PROVIDED TEXT section start

Four people including two from Marlboro have been charged for their roles in conspiracies to commit health care fraud, wire fraud and pay kickbacks to doctors and doctors' employees, announced U.S. Attorney Craig Carpenito.

Alex Fleyshmakher, 33, of Morganville was arrested on Monday and had his initial appearance before U.S. Magistrate Judge Douglas Arpert in Trenton federal court.

Ruben Sevumyants, 36, of Marlboro, New Jersey; and Samuel “Sam” Khaimov, 47, and Yana Shtindler, 44, both of Glen Head, New York were all indicted in the case.

Sevumyants was previously charged by indictment, and Khaimov and Shtindler were each previously charged by complaint.

Attorney Carpenito said that Prime Aid Pharmacies – now closed – operated as “specialty pharmacies” out of locations in Union City, New Jersey, and the Bronx, New York.

PROVIDED TEXT section end

- [TASK A]: Translate this sentence from the health care fraud report into Spanish: "Attorney Carpenito said that Prime Aid Pharmacies – now closed – operated as “specialty pharmacies” out of locations in Union City, New Jersey, and the Bronx, New York."
- [TASK B]: List the full names of all the people the health care fraud report names as charged in the case.
- [TASK C]: In the health care fraud report, before which judge and in what court did Alex Fleyshmakher have his initial appearance?

DATA LISTING section start

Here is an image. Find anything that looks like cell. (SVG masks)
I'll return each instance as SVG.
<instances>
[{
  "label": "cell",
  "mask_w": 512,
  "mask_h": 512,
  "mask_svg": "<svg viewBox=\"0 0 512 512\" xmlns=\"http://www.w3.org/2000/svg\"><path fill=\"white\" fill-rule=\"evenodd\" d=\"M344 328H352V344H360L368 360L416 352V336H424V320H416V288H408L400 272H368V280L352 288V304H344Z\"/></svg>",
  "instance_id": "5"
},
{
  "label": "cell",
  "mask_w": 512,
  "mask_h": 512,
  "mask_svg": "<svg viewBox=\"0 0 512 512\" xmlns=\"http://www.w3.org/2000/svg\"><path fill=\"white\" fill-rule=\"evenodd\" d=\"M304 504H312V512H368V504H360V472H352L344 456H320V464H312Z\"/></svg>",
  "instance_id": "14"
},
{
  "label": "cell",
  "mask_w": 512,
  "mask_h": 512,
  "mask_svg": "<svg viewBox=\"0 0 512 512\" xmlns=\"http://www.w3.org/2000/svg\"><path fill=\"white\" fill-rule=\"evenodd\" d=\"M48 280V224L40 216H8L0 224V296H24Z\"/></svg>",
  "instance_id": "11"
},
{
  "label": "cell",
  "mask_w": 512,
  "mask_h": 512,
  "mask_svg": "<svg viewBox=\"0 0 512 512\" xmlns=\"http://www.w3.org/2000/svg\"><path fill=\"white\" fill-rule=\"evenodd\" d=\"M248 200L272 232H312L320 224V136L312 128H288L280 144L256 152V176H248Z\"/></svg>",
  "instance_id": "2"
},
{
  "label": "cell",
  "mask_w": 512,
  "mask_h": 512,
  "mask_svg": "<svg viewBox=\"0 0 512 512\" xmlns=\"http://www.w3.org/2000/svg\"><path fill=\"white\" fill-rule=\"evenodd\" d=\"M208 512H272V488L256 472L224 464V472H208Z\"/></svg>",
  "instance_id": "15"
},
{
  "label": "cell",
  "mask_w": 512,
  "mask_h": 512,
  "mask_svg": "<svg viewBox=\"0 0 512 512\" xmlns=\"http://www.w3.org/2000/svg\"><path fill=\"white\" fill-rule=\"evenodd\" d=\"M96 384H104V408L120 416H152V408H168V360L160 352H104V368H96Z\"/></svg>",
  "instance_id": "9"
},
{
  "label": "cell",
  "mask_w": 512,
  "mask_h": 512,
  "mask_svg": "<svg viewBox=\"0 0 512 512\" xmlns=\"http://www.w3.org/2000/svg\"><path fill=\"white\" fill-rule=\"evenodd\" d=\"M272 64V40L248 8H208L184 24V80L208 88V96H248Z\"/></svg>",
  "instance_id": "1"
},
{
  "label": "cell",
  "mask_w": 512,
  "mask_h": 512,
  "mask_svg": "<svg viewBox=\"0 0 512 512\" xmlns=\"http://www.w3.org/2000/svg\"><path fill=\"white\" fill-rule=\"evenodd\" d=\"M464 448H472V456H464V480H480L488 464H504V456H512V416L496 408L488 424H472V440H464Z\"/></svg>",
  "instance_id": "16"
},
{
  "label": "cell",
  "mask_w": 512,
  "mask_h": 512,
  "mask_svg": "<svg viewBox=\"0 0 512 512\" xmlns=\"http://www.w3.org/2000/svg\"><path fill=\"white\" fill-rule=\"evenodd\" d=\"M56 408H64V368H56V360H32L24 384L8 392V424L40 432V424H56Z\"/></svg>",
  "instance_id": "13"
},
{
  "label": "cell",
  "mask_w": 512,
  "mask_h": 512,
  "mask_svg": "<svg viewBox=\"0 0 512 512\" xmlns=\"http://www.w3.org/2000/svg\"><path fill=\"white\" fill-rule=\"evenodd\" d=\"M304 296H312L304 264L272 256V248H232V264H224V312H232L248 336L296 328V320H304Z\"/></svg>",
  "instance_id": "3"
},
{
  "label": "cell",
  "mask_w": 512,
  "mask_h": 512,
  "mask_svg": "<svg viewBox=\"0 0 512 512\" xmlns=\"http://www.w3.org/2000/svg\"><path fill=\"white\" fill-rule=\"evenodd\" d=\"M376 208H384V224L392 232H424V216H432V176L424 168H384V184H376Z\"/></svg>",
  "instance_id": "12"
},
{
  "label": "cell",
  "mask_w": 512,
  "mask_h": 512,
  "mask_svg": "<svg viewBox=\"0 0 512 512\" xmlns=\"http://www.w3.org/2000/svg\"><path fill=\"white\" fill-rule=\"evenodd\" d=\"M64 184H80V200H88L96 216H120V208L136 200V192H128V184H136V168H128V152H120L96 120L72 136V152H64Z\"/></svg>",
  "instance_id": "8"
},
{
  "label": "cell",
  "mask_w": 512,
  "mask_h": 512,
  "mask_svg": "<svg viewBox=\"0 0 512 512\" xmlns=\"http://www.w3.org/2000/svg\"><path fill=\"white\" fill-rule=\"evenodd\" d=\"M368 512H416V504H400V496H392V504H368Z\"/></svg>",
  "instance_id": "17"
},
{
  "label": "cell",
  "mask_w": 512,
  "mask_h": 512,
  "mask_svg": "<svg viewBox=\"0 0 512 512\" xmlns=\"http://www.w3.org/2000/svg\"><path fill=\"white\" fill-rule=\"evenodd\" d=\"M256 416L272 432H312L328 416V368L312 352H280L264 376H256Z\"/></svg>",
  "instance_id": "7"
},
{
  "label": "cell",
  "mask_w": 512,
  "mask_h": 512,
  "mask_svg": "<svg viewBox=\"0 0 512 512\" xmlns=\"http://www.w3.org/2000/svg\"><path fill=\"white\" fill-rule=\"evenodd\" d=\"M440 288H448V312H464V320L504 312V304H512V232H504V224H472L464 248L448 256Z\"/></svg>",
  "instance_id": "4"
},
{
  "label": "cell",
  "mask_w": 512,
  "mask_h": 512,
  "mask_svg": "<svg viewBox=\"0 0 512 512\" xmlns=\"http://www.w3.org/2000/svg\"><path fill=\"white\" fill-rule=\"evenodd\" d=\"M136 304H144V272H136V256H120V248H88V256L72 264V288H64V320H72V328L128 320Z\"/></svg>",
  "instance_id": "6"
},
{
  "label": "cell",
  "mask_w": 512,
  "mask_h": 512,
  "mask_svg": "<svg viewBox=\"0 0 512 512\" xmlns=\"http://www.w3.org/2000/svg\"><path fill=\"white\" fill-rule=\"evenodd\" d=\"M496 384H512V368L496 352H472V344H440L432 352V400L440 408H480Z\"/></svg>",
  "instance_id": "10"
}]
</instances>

DATA LISTING section end

- [EXERCISE SOLUTION A]: El fiscal Carpenito dijo que Prime Aid Pharmacies, ahora cerradas, operaban como "farmacias especializadas" desde establecimientos en Union City, Nueva Jersey, y el Bronx, Nueva York.

- [EXERCISE SOLUTION B]:
- Alex Fleyshmakher
- Ruben Sevumyants
- Samuel “Sam” Khaimov
- Yana Shtindler

- [EXERCISE SOLUTION C]: Before U.S. Magistrate Judge Douglas Arpert in Trenton federal court.